Dopo aver trascorso l’inverno dentro i caratteristici nidi di seta bianca, in primavera i bruchi scendono dai pini per interrarsi, costruire il bozzolo e trasformarsi in crisalidi. Proprio questo cammino – con le classiche “processioni” che attraversano boschi e strade, dando il nome alla specie – può essere pericoloso. Un aumento eccessivo della popolazione, osserva Bella, potrebbe innescare altri problemi. “Se i nidi aumentano oltremodo, superando le dieci unità per albero, la gestione diventa complessa. In particolari condizioni di forte vento è possibile che i peli urticanti siano trasportati dall’aria, con tutte le conseguenze del caso”. Allo stesso tempo, secondo l’esperto, “non bisogna creare allarmismo, perché se affrontata nel modo giusto la processionaria non rappresenta un’emergenza”. Con la trasformazione in farfalla durante l’estate, del resto, i rischi terminano. “Il bruco diventa una falena notturna, assolutamente innocua per gli animali e per l’uomo”.

Rimozione dei nidi, cosa prevede la legge

Durante la stagione delle processioni, però, la specie va tenuta sotto controllo. Si tratta di un preciso obbligo di legge. Il Decreto 30 ottobre 2007 del ministero dell’Ambiente chiarisce che “la lotta contro la processionaria del pino è obbligatoria”, e che per portarla avanti le regioni possono avvalersi “del Corpo forestale dello Stato o dei Corpi o Servizi forestali regionali nonché di altri idonei soggetti”. Il bruco, evidentemente, non distingue tra alberi in aree pubbliche e private. In queste ultime “gli interventi sono effettuati a cura e a spesa dei proprietari”. In caso di inadempienza, sono previste “sanzioni amministrative” e nei casi più gravi “l’applicazione dell’articolo 500 del Codice penale” (Diffusione di una malattia delle piante o degli animali, ndr). Gli interventi, chiarisce la norma, devono “prevenire rischi per la salute delle persone o degli animali”. Da parte loro, le autorità devono garantire “massima divulgazione sulle tecniche di contenimento”.

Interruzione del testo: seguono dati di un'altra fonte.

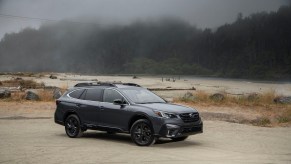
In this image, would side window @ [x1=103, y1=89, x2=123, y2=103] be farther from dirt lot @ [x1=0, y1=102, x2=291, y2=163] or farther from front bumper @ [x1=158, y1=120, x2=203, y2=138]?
front bumper @ [x1=158, y1=120, x2=203, y2=138]

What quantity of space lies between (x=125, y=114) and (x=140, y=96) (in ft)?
3.19

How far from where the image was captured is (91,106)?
526 inches

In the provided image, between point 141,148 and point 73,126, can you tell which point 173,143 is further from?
point 73,126

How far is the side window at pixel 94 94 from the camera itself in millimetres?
13447

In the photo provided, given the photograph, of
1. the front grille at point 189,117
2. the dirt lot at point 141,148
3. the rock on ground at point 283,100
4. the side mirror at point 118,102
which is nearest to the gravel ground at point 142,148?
the dirt lot at point 141,148

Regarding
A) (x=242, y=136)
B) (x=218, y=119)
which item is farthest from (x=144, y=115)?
(x=218, y=119)

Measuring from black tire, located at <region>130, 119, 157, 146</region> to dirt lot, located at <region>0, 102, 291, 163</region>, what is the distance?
20cm

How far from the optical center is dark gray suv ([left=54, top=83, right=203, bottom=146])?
460 inches

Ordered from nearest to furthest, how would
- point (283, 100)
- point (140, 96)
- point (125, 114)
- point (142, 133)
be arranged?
point (142, 133), point (125, 114), point (140, 96), point (283, 100)

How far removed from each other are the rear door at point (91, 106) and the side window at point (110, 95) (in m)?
0.19

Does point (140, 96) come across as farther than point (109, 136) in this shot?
No

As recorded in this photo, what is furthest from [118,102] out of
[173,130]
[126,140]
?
[173,130]

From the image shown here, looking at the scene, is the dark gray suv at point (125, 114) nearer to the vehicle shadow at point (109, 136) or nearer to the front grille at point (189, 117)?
the front grille at point (189, 117)

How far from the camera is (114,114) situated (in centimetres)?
1265
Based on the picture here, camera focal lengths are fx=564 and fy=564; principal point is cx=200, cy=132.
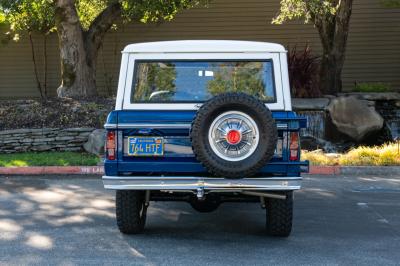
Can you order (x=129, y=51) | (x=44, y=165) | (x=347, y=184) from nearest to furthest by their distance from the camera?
(x=129, y=51)
(x=347, y=184)
(x=44, y=165)

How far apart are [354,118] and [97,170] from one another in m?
6.69

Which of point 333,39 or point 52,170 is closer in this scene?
point 52,170

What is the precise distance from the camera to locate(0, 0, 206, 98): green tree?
1388 centimetres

Lotta biologica e taglio fisico dei rami

Le modalità di contrasto, spiega Bella, sono soprattutto due, da fare eseguire in sicurezza a ditte specializzate. “Da una parte c’è la lotta biologica, condotta attraverso l’utilizzo del batterio Bacillus thuringiensis kurstaki, che attacca le larve della processionaria uccidendole in qualche giorno”. Se la zona colpita dall’insetto è molto ampia, come nel caso di boschi, “l’insetticida naturale può essere spruzzato con gli elicotteri, mentre se si tratta di pochi alberi può essere applicato direttamente sulla parte di chioma attaccata”. Il batterio si trova in commercio a un costo di circa 20 euro al litro, sotto forma di soluzione che va diluita per essere poi applicata alle piante. C’è poi il metodo della rimozione dei nidi, utilizzato soprattutto nelle aree private. “Bisogna procedere al taglio fisico dei rami su cui si trovano i nidi, che vanno successivamente eliminati. Il problema è che i rami colpiti si trovano a notevole altezza, raggiungibili esclusivamente mediante un elevatore con cestello“. I costi, conclude l’esperto, “variano a seconda della difficoltà e ampiezza dell’intervento, ma di solito ammontano a diverse centinaia di euro e possono essere insostenibili per i cittadini”.